A government spokesperson responded by saying: “We’re cracking down on poor quality courses so that students can be confident they’re getting value for money from university degrees, while making the system fairer by reintroducing targeted maintenance grants and capping interest rates on student loans. The problems we inherited are deep rooted and it’s why we’re bringing forward the biggest youth employment reforms in a generation. This includes £2.5 billion of funding, more apprenticeships, and business grants. Early intervention is also key – we’re helping school children future proof their careers with new top quality vocational routes and better careers advice.”
The findings come just two weeks after a separate report showed that the number of young people not in work or education had risen to more than 1 million for the first time since 2013. In the July–September quarter of 2025, there were 946,000 16- to 24-year-olds not in education, employment or training across the UK, an increase from 2019. The rise has been driven by both rising unemployment and economic inactivity, with long-term sickness a primary factor behind the latter.

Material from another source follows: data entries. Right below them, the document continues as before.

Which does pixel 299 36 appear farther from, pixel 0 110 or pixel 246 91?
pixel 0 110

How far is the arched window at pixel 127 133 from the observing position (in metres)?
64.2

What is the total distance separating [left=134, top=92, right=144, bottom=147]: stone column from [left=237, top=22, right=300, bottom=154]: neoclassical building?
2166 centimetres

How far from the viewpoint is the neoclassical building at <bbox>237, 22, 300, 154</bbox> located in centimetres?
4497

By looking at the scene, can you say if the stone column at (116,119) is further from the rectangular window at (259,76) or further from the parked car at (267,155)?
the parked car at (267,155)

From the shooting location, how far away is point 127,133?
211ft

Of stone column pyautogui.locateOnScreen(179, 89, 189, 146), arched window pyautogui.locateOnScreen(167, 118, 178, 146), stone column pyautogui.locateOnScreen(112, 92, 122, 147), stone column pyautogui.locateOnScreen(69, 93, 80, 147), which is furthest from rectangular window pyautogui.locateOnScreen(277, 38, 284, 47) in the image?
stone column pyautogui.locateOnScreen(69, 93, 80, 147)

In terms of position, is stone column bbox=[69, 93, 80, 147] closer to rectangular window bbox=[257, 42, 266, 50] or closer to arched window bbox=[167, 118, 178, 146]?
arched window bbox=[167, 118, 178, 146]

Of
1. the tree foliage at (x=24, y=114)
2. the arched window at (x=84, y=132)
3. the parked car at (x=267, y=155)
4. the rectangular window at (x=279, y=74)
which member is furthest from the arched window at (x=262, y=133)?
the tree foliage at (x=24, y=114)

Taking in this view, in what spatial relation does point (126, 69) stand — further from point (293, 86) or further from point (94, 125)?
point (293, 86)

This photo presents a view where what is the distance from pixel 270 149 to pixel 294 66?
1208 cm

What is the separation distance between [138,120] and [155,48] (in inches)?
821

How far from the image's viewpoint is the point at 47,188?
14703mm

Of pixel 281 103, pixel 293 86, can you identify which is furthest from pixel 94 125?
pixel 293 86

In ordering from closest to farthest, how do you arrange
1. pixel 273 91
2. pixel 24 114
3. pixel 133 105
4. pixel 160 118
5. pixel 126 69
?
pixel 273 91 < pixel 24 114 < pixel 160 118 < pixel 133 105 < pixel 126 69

Despite the grim financial picture, the research briefing notes that higher education also generates wider wellbeing benefits that are not captured by earnings data alone. Returns to a degree vary significantly by socio-economic background and ethnicity: privately educated students often see higher financial returns, but state-educated students from poorer backgrounds also experience substantial gains because their baseline earnings prospects are lower. In 2024, the employment rate for working-age graduates was 87.6 per cent, compared with 68.0 per cent for non-graduates, while 67.9 per cent of graduates were in high-skilled employment, against just 23.7 per cent of non-graduates. The unemployment rate for graduates stood at 3.1 per cent, compared with 5.6 per cent for non-graduates. The gender pay gap among full-time graduates in full-time paid employment was £40 in 2023/24, with the gap widening to nearly £2,000 among those in high-skilled roles.